If the trip is built around London, or London plus a Riviera or Beverly Hills flourish, book Maybourne, its three-hotel core is the strongest in the city and its style is the more current. In short: Dorchester Collection for reach and classic grandeur, Maybourne for depth, design and London at its sharpest.
Narrowing it to one London room? Read our head-to-head, The Dorchester vs Claridge's.
Neither is better outright; they solve different problems. Dorchester Collection is larger and spread across London, Paris, Milan, Rome, Los Angeles and Dubai, so it suits travelers who want a single trusted name in more cities. Maybourne is concentrated on its three London grande dames plus newer Riviera and Beverly Hills properties, and is the more fashionable, design-driven group. Choose Dorchester for reach, Maybourne for London at its most current.
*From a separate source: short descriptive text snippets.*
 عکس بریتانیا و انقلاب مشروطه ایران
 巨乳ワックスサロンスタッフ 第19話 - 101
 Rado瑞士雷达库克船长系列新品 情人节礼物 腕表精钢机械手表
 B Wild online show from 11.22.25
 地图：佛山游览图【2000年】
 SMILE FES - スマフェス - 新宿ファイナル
Dorchester Collection runs around ten hotels, concentrated in London, Ascot, Paris, Milan, Rome, Los Angeles and Dubai, with a Tokyo property announced for 2028. Maybourne operates six: Claridge's, The Connaught, The Berkeley and the all-suite Emory in London, plus The Maybourne Riviera in France and The Maybourne Beverly Hills. Both are small independent collections rather than large chains.
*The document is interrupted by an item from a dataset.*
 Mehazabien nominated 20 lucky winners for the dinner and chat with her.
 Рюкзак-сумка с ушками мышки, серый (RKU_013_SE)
No. Neither group runs a points program. The way to add value at either is to book through a luxury travel advisor or a program like American Express Fine Hotels + Resorts, which can include breakfast, an upgrade when available, and a property credit at the same rate you would pay direct. If earning and redeeming points matters, a Marriott or Hyatt luxury brand will serve you better.
Dorchester Collection is owned by the Brunei Investment Agency, the sovereign wealth fund of Brunei, which led to a high-profile 2014 boycott of the Beverly Hills Hotel and Hotel Bel-Air over Brunei's penal code; some guests still weigh this. Maybourne is controlled by Qatari investors, and its ownership was the subject of a well-publicized legal dispute. Both facts are worth knowing before a stay.
For London specifically, Maybourne has the deeper bench: Claridge's, The Connaught and The Berkeley are three of the city's defining luxury hotels, now joined by the all-suite Emory. Dorchester Collection counters with The Dorchester and the smaller 45 Park Lane on Park Lane. If London is the whole trip, Maybourne gives you more genuinely top-tier choices; for a single grand address on the park, The Dorchester still holds its own.
Both sit at the very top of the rate card, so neither is cheap. Dorchester Collection's wider portfolio includes a few slightly more attainable entries, such as 45 Park Lane or Coworth Park in the countryside. Maybourne's newest rooms, at The Emory and The Maybourne Beverly Hills, are among the priciest in their cities. For the lowest entry point into either group, look to Dorchester Collection.